--- START OF Supplied text ---

Around the Traps - August 2019

Brought to you by Rod Morri for The Golf Travel Agency

What a run Australia’s women golfers are on! First Hannah Green breaks a 13-year major drought at the KPMG Women’s PGA in Minnesota. Then Gabi Ruffels backs up by becoming the first Australian to win the US Women’s Amateur.

The sister of another teen sensation, Ryan Ruffels,  Gabi's feat was made even more remarkable by the fact that she took up golf less than five years ago.

The daughter of former tennis professionals, Ray Ruffels and Anna Maria Fernandez, spent much of her youth pursuing top class tennis but switched sports at the age of 14.

In the wake of Ruffels and Green’s victories and with Western Australia’s Minjee Lee firmly established in the top five of the women’s world rankings, Australia’s best ever - Karrie Webb - says a ‘golden age’ may be upon us for Australia’s women golfers.

"I think the timing of Gabi's win couldn't be better,” the 44-year-old seven-time major champion told AAP’s Evin Priest.

"It was only a couple of months ago that Hannah won the PGA. Australian girls are really putting our country on the map and it's great to see."

High praise indeed, and good news for Australian fans who will have plenty to cheer for over the next few years it seems.

--- END OF Supplied text ---

▶ [Goal 1] Copy out the records word for word, from the line with "How far does (x=459, y=493)" up to and including the line with "In the given".

--- START OF Data for the task ---

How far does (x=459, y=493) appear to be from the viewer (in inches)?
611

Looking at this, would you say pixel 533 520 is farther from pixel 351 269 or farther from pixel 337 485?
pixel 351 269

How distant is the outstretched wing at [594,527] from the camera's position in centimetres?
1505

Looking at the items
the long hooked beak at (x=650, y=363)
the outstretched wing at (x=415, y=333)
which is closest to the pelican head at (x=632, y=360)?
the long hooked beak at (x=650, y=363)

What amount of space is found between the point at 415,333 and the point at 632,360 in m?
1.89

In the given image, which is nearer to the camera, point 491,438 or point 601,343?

--- END OF Data for the task ---
--- START OF Data for the task ---

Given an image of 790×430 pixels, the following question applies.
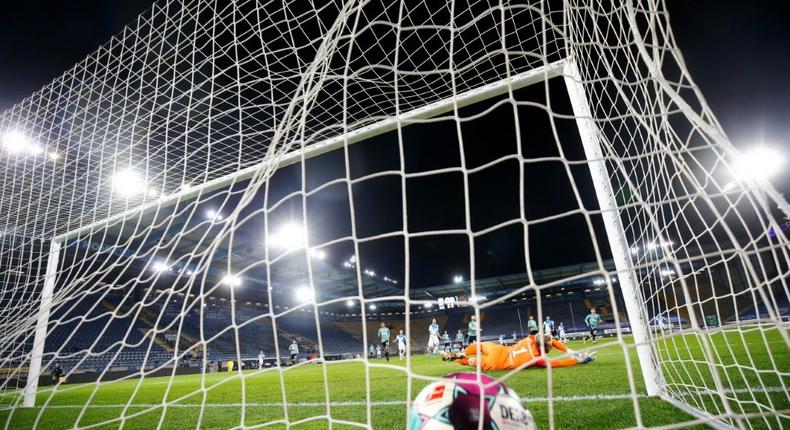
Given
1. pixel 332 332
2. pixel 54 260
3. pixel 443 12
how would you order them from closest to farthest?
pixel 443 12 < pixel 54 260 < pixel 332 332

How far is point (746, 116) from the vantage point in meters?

--- END OF Data for the task ---
--- START OF Data for the task ---

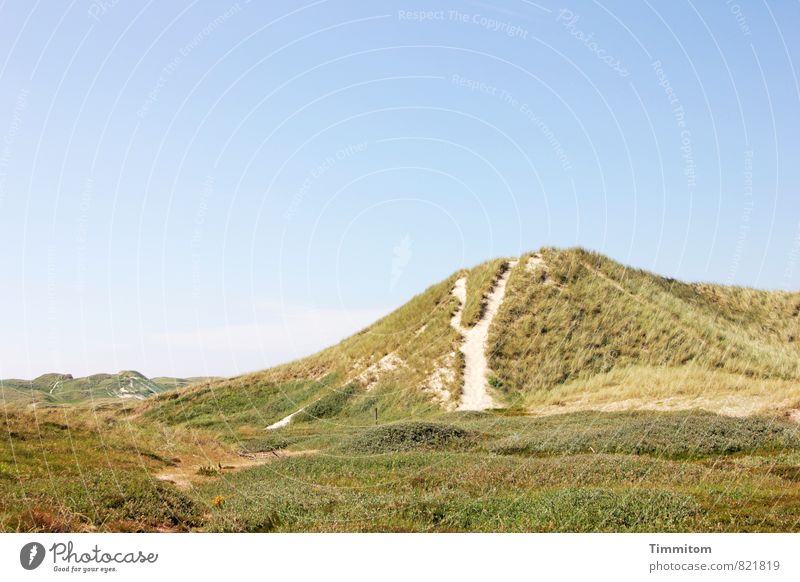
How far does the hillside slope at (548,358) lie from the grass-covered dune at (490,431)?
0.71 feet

--- END OF Data for the task ---

▶ [Goal 2] Pick up the piece on Australia's women golfers after its final sentence and keep writing.

▶ [Written response 1]
How far does (x=459, y=493) appear to be from the viewer (in inches)?
611

Looking at this, would you say pixel 533 520 is farther from pixel 351 269 or farther from pixel 337 485?
pixel 351 269

How distant is the outstretched wing at [594,527] from the camera's position in centimetres?
1505

Looking at the items
the long hooked beak at (x=650, y=363)
the outstretched wing at (x=415, y=333)
which is closest to the pelican head at (x=632, y=360)?
the long hooked beak at (x=650, y=363)

What amount of space is found between the point at 415,333 and the point at 632,360 in m?
1.89

In the given image, which is nearer to the camera, point 491,438 or point 601,343?

▶ [Written response 2]
You can watch some highlights of Gabi’s impressive win in the following video:





PGA Tour Commissioner Jay Monahan was unapologetic about controversial changes made to the format for the season ending Tour Championship.

For the first time in the history of professional golf, handicap strokes were awarded to players at the start of the week based on their position in the year-long FedEx Cup competition.

The move didn’t find favour with all fans and commentators but Monahan was adamant the system is a better one and while it would take some getting used to would ultimately be embraced.

He told journalists at the start of the week that fans would need to adjust their thinking about the event in order to understand the changes.

"I think that fans know this is a season-long competition; it's not a tournament," Monahan said.

"The FedEx Cup is not a tournament. The Tour Championship is now for the FedEx Cup. So when you make that transition, you have to recognize that there are 45 weeks and 45 tournaments that precede it.

"As we make this transition, I think you have to take a longer perspective on it."

Rory McIlroy (who started the week at 5-under-par and five shots behind Justin Thomas who was the leader at the start of the week) cruised to a three-shot victory over Xander Schauffele to claim the $15 million first prize.

He is the only person other than Tiger Woods to win more than one Fedex Cup.





The world’s most recognisable golfer may yet tee up at The Presidents Cup in Melbourne in December with American Captain Tiger Woods saying he is a chance to pick himself for the 12-man US team.

Woods didn’t play well enough during the year to be among the eight automatic qualifiers finalised after the second of the FedEx Cup play-off events but said during a media conference call he is not out of the running yet.

“My job as the Captain is to put together the best team possible and try and put together the best 12 guys,” he said.

“We’ll be going through the whole process of having open communication with our top eight guys and my vice captains.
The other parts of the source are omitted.